Poczęstunki
Najbardziej ze wszystkich zabaw w przedszkolu lubię poczęstunki po występach.
- Pik pik - Jaśminka przyszła do mnie, żeby jej zapiąć bluzkę z tyłu.
- Chyba 'poproszę'.
- To było poproszę. Tylko PO ŻÓŁWIEMU.
Wieczór, pora iść się myć. Jaśminka oczywiście w ferworze zabawy chodzi na czworakach po podłodze. Proszę ją już któryś raz i w końcu ostrym tonem mówię:
- Jaśmina! W tej chwili masz iść myć zęby, albo nie będziemy czytać Pippi!
Na co Jaśminka niezwykle oburzona:
- Nie mów do mnie ‘Jaśmina’! NIE WIDZISZ, ŻE JESTEM PSEM??? Psów nie obchodzi, czy jest dzień, czy noc, czy trzeba się myć czy co!
Rano, przed wizytą u lekarza.
- LUBIĘ mieć pobieraną krew! - cieszy się Jaśminka - bo jak się nie płacze, to się dostaje nagrodę od pani doktor i od mamy!
Jaśminka bawi się z tatą.
- Coś w pobliżu na literę W.
- Wanna?
- Nie.
- Włosy?
- ALE CZYJE?
- Mamy?
- Nie.
- Twoje?
- Nie.
Wybuchłam śmiechem, bo tata strzyże się na zero.
- Moje?
- Tak.
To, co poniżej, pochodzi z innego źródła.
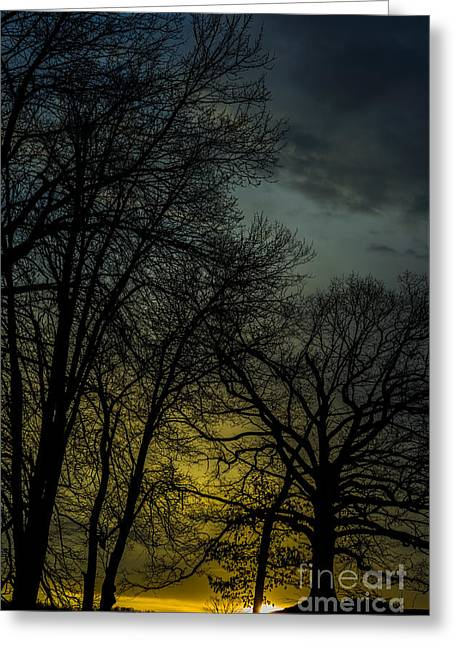 Winter Solstice Sunrise Greeting Card by Thomas R Fletcher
ALE KTÓRE?
Ja leżę na podłodze ze śmiechu..
- Na głowie?
- Nie, NA CIELE. - brzmiała prawidłowa odpowiedź.
Samolot dla Barbie jest jedną z Jaśminki ulubionych zabawek, choć zwykle podróżują nim raczej pluszaki, a Barbie ewentualnie jako opiekunki. Ma on wiele ciekawych dodatków, np. basen oraz hamak, jednak nie posiada jakże niezbędnej toalety, więc Jaśminka z Orianą zdecydowaly, że toaleta będzie w luku bagażowym, do którego jedno wejście jest z zewnątrz, po schodach, a drugie od środka. Wczoraj planowały podróż pluszaków, z których jeden czy dwa były chore i miały lecieć w toalecie.
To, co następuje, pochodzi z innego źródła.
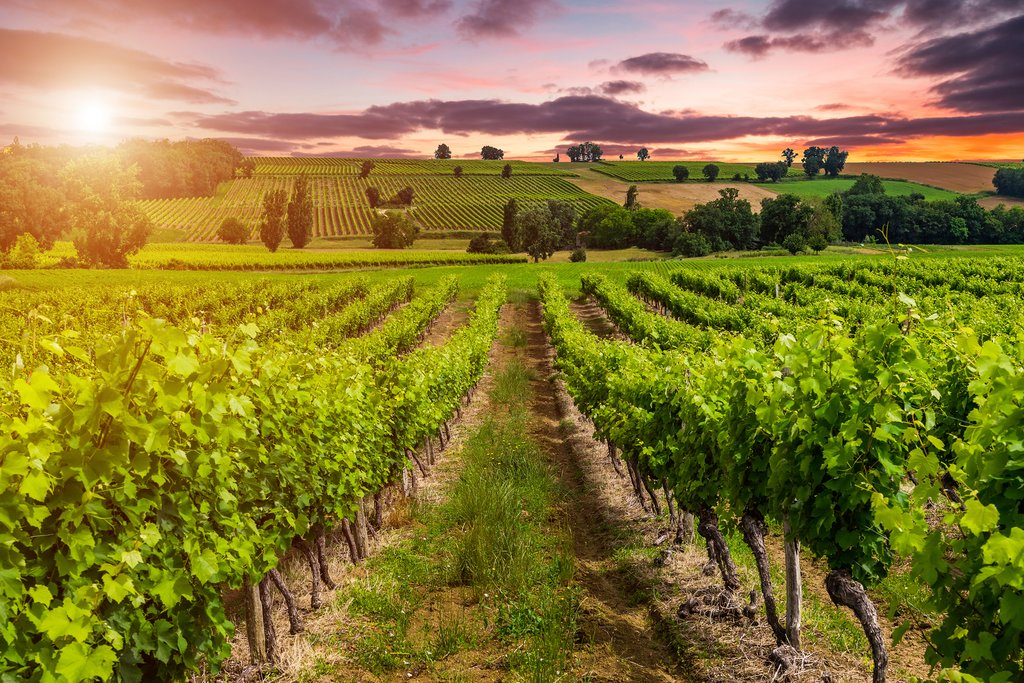 Attend tours and tasting of some of Bordeaux's best vineyards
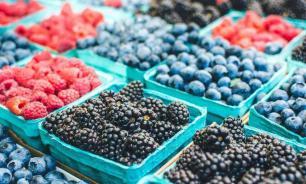 Депутат ГД предложил создать в России пункты для приема ягод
- Tylko, że to wejście od środka jest nieczynne, bo tam jest zastawione - mówi Oriana.
- No to będą tylko od zewnątrz wchodzić - nie widzi problemu Jaśminka.
- Ale jak od zewnątrz? - pytam - Jak samolot leci, to nie można od zewnątrz przecież.
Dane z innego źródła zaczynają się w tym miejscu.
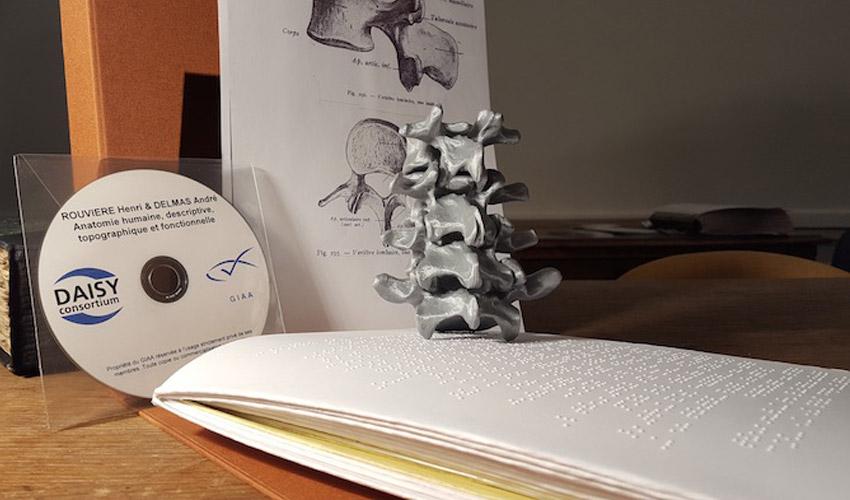 Des modèles anatomiques 3D pour former des étudiants malvoyants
- Ale przecież ONI WSZYSCY UMIEJĄ LATAĆ! - stwierdza Jaśminka z całym przekonaniem.
Oriana (lat 10) próbowała coś tłumaczyć Jaśmince o prędkości samolotu i tym podobnych, ale co tam. I tak pluszaki korzystały z zewnętrznych drzwi.
- Mama, ile to jest 2 i 8?
- Ale dodać?
- Nie, obok siebie.
- Dwadzieścia osiem.
- To ja będę miała 28 kucyków pony.
(...)
- A ile to jest sześć i sześć i sześć?
- Sześćset sześćdziesiąt sześć.
- To ja będę miała 666 kucyków pony!
- Jakie ładne bransoletki zrobiłaś - zachwycam się Jaśminki produkcją na tej stronie.
- To nie są bransoletki! - oburza się Jaśminka - to są kagańce! A raczej kagańce na ręce, chciałam powiedzieć - prostuje, widząc moją zdziwioną minę.
- Masz na myśli kajdanki?
- Tak!
No w sumie całkiem niezłe byłyby takie kajdanki. Sama bym ponosiła.